Dopant-free random inverted nanopyramid ultrathin c-Si solar cell via low work function metal modified ITO and TiO2 electron transporting layer

Abstract

Ultrathin c-Si solar cells with light trapping nanostructures attract tremendous research interest for their flexibility and high specific power density. However, the performance of the ultrathin c-Si solar cell is limited by a big light absorption loss due to the reduced thickness. Here, we report a novel ultrathin c-Si solar cell through the direct deposition of TiO2 electron transporting layer and indium tin oxide (ITO) electrode modified with ultrathin low workfunction (WF) metal subsequently onto random inverted nanopyramids (INPs) texture. The random INPs are fabricated through the well-known two-step Ag assisted chemical etching method followed by a post nanostructure rebuilding process.

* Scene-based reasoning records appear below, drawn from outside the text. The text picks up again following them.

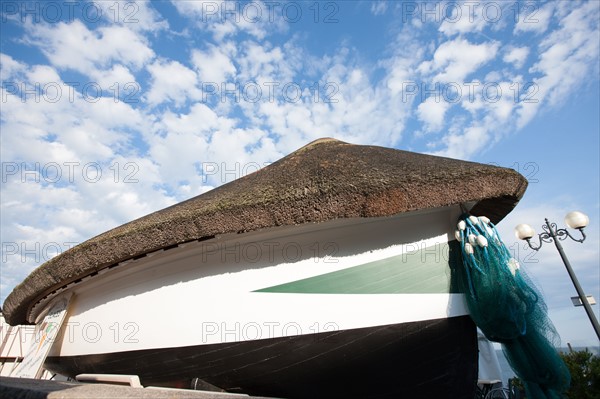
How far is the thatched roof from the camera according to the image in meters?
2.52

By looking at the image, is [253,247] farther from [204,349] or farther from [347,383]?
[347,383]

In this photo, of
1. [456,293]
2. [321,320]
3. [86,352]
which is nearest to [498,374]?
[456,293]

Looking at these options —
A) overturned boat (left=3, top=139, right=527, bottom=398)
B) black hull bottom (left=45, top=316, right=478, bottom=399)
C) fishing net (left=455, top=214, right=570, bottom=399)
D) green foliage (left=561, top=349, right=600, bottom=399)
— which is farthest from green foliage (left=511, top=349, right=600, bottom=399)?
overturned boat (left=3, top=139, right=527, bottom=398)

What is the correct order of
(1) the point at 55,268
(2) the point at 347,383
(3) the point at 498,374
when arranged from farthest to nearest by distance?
(3) the point at 498,374 → (1) the point at 55,268 → (2) the point at 347,383

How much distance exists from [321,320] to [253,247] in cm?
76

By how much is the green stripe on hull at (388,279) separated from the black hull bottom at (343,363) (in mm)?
264

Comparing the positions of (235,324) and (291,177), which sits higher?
(291,177)

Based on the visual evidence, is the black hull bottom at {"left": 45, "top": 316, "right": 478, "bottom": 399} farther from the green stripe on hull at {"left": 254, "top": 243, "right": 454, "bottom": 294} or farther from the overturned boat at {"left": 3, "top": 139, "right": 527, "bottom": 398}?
the green stripe on hull at {"left": 254, "top": 243, "right": 454, "bottom": 294}

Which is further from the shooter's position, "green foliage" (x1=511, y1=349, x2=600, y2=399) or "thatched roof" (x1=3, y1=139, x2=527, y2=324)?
"green foliage" (x1=511, y1=349, x2=600, y2=399)

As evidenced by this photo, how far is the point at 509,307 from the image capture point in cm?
255

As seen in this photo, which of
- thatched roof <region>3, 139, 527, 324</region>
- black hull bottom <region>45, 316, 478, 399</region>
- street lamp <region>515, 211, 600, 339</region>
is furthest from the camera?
street lamp <region>515, 211, 600, 339</region>

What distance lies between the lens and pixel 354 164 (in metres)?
2.94

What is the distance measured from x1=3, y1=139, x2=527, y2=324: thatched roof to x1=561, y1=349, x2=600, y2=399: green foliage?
287 inches

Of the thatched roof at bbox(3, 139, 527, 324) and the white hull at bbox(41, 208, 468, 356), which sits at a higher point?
the thatched roof at bbox(3, 139, 527, 324)
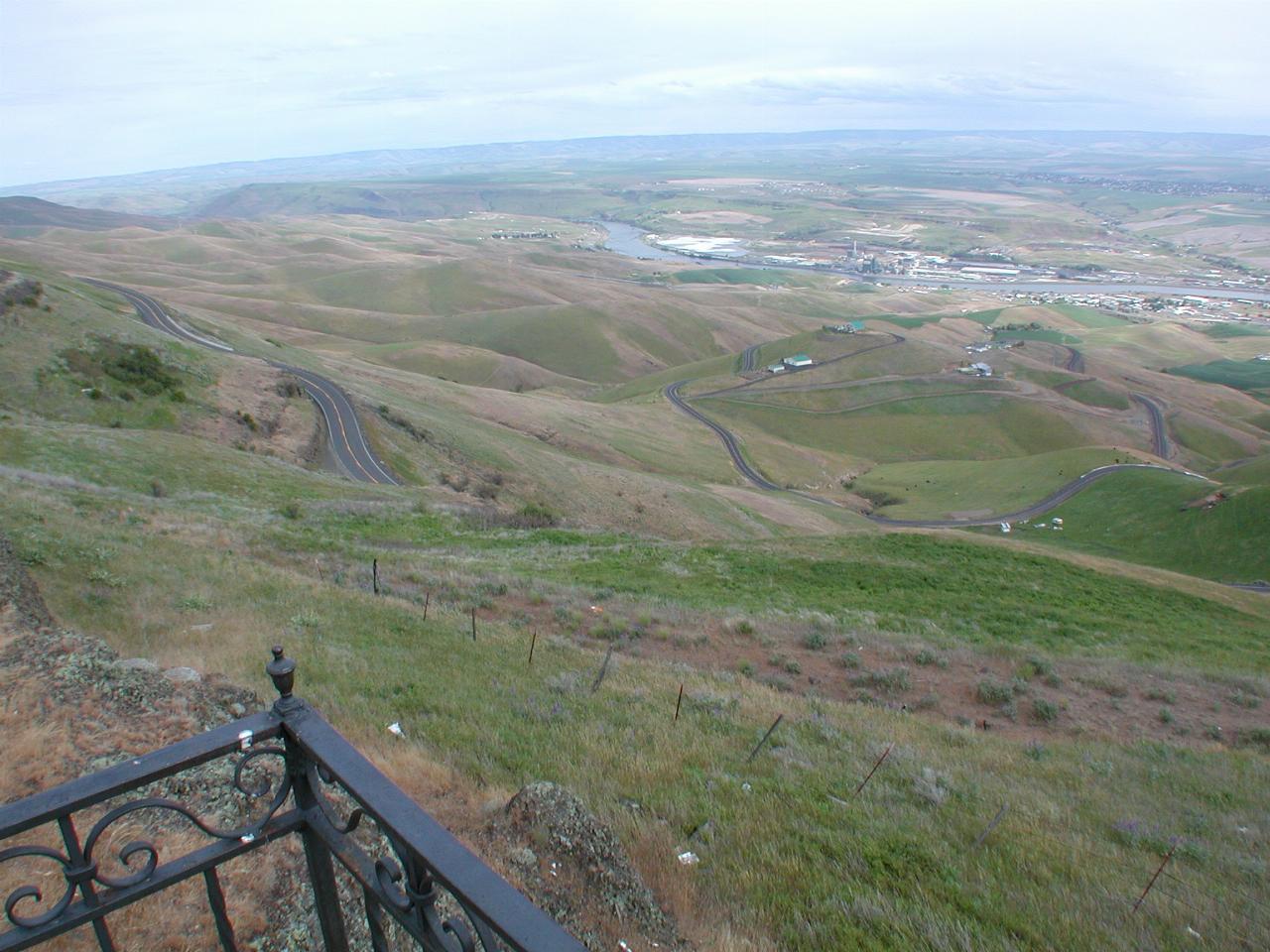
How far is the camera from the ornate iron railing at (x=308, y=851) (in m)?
2.39

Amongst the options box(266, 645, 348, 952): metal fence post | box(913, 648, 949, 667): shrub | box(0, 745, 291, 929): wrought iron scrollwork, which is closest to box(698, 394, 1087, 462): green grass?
box(913, 648, 949, 667): shrub

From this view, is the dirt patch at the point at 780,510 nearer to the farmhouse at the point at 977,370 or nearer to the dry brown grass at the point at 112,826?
the dry brown grass at the point at 112,826

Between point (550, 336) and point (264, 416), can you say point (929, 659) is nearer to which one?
point (264, 416)

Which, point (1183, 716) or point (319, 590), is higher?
point (319, 590)

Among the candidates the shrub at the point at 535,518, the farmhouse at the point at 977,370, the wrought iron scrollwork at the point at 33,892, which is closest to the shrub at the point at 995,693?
the wrought iron scrollwork at the point at 33,892

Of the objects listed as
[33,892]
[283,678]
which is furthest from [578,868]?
[33,892]

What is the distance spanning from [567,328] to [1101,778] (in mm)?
120746

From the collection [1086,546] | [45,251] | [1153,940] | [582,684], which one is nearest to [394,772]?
[582,684]

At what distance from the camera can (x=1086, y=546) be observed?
1909 inches

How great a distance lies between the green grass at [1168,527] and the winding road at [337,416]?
140 feet

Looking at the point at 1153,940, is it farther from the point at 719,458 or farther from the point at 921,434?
the point at 921,434

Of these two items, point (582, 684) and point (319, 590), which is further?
point (319, 590)

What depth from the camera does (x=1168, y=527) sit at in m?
48.4

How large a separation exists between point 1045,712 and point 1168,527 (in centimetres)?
4364
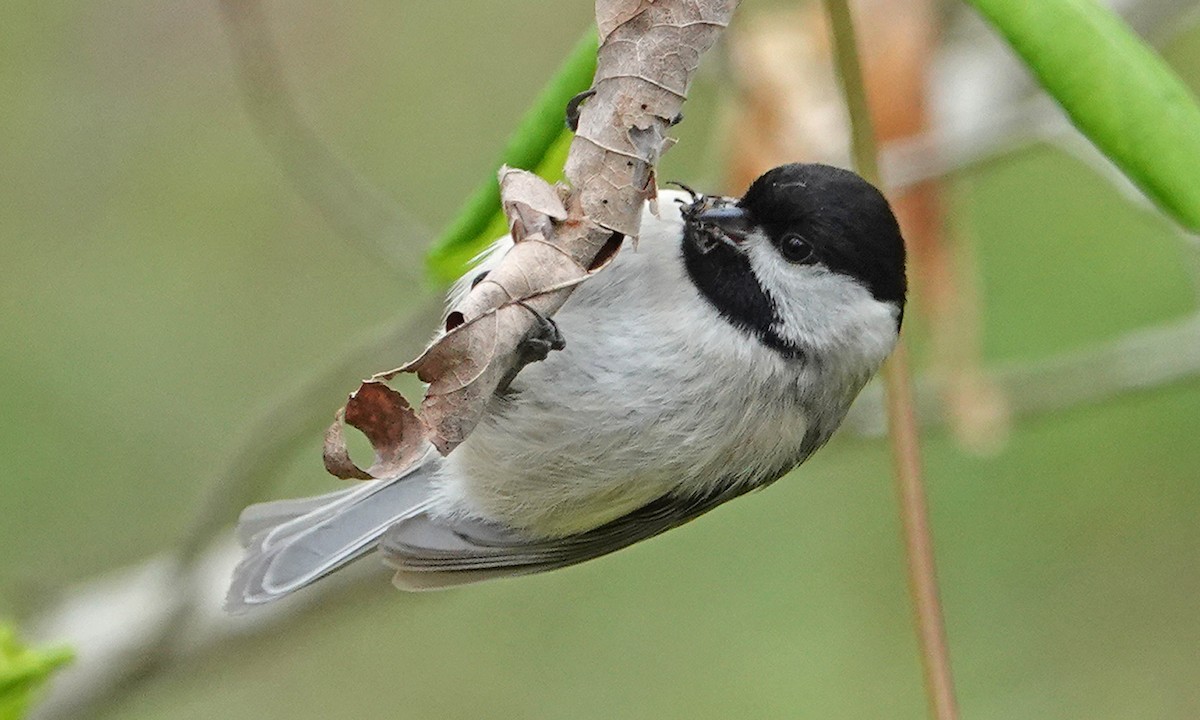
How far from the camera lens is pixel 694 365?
2.14 metres

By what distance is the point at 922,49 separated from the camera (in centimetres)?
307

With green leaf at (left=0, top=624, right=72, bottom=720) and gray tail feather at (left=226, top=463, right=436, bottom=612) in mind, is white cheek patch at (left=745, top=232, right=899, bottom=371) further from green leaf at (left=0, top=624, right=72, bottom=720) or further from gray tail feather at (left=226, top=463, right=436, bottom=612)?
green leaf at (left=0, top=624, right=72, bottom=720)

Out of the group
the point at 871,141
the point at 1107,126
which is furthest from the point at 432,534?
the point at 1107,126

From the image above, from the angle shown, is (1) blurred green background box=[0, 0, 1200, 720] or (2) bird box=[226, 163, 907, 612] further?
(1) blurred green background box=[0, 0, 1200, 720]

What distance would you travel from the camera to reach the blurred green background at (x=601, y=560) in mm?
5254

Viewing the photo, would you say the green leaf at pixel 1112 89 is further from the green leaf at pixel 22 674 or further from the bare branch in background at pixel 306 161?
the bare branch in background at pixel 306 161

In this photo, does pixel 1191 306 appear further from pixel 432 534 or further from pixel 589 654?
pixel 432 534

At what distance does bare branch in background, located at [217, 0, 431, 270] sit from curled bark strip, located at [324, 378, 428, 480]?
1821 mm

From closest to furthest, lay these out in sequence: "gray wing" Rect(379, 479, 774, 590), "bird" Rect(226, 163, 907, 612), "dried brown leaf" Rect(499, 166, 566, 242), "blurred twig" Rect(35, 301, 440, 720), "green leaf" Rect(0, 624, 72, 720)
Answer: "dried brown leaf" Rect(499, 166, 566, 242)
"green leaf" Rect(0, 624, 72, 720)
"bird" Rect(226, 163, 907, 612)
"gray wing" Rect(379, 479, 774, 590)
"blurred twig" Rect(35, 301, 440, 720)

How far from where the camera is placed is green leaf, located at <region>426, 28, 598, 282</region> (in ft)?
5.72

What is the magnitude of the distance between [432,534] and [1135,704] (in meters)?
3.63

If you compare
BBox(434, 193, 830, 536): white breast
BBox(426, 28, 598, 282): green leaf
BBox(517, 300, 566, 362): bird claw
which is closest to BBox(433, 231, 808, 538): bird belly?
BBox(434, 193, 830, 536): white breast

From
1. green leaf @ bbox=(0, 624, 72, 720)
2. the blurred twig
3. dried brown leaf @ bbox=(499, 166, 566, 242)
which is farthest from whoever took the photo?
the blurred twig

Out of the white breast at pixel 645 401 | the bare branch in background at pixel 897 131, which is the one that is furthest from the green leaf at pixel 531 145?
the bare branch in background at pixel 897 131
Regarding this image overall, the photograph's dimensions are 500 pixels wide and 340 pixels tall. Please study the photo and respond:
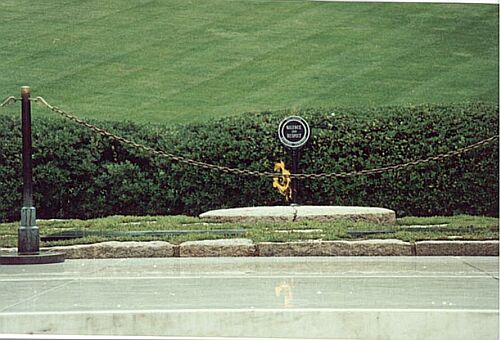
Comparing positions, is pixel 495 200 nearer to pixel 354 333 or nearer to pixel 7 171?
pixel 7 171

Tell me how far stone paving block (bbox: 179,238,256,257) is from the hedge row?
107 inches

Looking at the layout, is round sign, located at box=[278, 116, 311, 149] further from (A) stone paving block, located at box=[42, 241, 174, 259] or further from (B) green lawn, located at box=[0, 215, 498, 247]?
(A) stone paving block, located at box=[42, 241, 174, 259]

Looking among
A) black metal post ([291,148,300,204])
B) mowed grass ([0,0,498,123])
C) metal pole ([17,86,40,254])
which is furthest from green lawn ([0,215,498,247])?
mowed grass ([0,0,498,123])

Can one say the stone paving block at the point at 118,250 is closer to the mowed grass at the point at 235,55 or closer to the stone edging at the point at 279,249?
the stone edging at the point at 279,249

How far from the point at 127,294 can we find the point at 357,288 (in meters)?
1.53

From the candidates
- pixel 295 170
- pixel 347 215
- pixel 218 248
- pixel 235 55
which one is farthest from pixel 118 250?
pixel 235 55

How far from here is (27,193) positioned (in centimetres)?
925

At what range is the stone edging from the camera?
9750 mm

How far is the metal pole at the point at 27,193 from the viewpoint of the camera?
30.3ft

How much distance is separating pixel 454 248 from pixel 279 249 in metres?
1.58

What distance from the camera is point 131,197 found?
1272 centimetres

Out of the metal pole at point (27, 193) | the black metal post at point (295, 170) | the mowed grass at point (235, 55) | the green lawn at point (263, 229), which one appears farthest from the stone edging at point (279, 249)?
the mowed grass at point (235, 55)

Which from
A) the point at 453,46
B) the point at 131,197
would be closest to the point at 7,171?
the point at 131,197

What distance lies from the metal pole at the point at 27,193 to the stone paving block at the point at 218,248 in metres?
1.37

The TiO2 thickness, deposition temperature and metal layer thickness are changed to optimize cell performance. With the optimized parameters, a high short-current density (Jsc) (30.66 mA/cm2) and energy-conversion efficiency (11.36%) are achieved on random INPs based 45 μm ultrathin c-Si solar cell by choosing 2 nm Mg layer as the modifying ultrathin metal layer, which are 37.65% and 36.4% respectively higher than that in planar one. All the findings not only offer additional insight into the mechanism of TiO2 electron transporting layer based ultrathin c-Si solar cell but also introduce a promising new approach for next-generation cost effective flexible photovoltaics.